» **ABOUT THIS TASK**
Of all the lines in these entries, count those that contain "over" and give only the total.

» **Stored data entries**
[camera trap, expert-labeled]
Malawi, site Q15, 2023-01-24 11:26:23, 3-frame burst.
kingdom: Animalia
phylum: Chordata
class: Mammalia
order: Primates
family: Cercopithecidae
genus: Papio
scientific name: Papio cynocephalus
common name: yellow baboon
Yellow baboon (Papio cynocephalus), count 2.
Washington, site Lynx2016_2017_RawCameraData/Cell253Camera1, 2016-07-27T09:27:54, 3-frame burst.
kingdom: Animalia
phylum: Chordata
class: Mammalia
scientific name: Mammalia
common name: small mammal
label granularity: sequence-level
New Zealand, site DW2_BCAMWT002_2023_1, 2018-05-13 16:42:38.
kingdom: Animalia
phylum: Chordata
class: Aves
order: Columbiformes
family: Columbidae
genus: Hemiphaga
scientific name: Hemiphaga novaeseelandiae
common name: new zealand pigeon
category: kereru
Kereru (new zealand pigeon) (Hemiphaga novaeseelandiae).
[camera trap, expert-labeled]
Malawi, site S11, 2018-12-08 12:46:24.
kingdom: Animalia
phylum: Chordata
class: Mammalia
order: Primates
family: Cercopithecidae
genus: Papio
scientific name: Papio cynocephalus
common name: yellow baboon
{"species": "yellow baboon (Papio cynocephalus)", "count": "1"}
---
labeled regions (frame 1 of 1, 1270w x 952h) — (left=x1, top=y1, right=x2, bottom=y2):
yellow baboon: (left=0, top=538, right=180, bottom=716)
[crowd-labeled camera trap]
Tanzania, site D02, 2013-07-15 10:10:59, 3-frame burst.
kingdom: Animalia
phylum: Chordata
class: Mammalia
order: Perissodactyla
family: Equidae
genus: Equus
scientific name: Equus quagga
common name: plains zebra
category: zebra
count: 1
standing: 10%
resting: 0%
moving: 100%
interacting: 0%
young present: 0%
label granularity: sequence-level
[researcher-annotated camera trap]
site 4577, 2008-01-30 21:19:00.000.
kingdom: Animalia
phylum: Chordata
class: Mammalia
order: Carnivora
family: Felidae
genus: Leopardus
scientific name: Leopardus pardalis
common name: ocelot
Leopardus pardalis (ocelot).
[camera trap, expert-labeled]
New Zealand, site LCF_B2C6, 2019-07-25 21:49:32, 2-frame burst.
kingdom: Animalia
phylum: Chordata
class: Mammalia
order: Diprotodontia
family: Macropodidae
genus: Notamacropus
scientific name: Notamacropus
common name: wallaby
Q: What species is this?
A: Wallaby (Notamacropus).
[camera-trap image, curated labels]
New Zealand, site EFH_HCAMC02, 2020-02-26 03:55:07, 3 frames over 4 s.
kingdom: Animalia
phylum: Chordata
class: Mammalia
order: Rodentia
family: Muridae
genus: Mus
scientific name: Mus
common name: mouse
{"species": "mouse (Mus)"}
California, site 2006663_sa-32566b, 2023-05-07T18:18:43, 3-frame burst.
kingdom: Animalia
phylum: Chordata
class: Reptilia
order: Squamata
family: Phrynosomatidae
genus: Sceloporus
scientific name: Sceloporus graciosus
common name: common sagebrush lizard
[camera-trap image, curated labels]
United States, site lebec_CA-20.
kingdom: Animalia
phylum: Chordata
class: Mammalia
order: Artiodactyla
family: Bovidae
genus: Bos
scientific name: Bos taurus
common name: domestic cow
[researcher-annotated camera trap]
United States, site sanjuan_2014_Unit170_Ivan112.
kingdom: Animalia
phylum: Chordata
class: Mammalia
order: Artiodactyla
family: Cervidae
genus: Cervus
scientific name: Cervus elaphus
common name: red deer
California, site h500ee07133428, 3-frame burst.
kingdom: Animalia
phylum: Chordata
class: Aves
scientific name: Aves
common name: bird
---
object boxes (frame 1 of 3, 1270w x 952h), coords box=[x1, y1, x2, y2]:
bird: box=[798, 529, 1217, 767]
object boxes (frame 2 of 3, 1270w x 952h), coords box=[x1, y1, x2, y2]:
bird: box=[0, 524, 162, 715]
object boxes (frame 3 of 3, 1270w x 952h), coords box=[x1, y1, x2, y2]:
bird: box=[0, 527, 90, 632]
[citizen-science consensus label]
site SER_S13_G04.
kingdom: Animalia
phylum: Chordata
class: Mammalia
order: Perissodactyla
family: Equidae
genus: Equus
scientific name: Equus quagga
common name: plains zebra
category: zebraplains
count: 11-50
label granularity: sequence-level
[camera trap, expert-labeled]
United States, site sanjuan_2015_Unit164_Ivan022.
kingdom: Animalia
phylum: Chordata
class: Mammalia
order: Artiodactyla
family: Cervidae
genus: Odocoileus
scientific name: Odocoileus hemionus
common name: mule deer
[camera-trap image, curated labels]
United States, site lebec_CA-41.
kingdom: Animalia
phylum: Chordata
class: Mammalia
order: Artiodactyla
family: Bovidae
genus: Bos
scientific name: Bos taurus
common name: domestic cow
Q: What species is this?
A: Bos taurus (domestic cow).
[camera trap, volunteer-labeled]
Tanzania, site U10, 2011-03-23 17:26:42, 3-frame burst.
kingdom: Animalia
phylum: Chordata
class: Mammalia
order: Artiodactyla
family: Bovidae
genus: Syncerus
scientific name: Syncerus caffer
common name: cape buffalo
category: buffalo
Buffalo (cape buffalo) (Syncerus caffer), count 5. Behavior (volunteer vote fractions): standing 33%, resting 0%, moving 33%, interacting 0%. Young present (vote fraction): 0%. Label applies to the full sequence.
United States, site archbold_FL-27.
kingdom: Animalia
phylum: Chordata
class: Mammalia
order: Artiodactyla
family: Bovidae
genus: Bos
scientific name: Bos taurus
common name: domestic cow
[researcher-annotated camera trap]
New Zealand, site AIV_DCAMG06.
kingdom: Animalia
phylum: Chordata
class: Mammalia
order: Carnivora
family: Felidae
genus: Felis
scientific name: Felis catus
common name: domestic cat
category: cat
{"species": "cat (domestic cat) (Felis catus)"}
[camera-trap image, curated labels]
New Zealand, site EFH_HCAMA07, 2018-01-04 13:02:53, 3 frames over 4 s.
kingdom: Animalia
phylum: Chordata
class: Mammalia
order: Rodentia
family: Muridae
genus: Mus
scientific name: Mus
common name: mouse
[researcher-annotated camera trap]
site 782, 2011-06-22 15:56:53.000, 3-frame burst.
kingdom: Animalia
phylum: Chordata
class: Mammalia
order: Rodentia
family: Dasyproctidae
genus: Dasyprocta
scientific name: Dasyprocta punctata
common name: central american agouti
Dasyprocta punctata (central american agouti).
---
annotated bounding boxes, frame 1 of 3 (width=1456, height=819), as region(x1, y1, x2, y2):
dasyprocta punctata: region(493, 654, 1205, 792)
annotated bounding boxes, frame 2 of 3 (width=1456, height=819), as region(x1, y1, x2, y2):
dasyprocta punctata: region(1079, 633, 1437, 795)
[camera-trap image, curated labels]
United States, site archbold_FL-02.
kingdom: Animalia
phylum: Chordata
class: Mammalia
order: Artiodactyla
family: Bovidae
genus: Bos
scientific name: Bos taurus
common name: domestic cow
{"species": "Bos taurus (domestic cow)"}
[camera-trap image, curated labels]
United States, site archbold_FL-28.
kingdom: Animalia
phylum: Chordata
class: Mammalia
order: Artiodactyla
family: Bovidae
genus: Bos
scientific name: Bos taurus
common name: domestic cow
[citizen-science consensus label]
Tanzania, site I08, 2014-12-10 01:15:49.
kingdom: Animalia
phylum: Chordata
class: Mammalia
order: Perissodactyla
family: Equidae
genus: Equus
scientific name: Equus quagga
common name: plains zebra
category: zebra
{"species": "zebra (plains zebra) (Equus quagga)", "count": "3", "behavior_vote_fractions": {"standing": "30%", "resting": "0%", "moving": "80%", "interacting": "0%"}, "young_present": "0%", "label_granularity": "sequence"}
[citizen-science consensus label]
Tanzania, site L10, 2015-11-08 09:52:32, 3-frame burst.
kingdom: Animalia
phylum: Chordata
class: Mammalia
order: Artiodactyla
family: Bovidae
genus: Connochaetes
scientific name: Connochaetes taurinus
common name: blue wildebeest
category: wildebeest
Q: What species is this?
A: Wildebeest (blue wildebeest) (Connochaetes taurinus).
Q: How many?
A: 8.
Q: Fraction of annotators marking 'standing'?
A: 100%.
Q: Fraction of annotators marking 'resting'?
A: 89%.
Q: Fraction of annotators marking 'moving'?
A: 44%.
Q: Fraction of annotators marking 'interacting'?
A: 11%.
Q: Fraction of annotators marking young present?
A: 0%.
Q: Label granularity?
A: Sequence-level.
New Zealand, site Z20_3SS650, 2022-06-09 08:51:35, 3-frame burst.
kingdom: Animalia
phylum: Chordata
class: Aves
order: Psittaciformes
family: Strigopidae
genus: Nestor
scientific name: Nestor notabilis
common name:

» **REPLY TO THE TASK**
2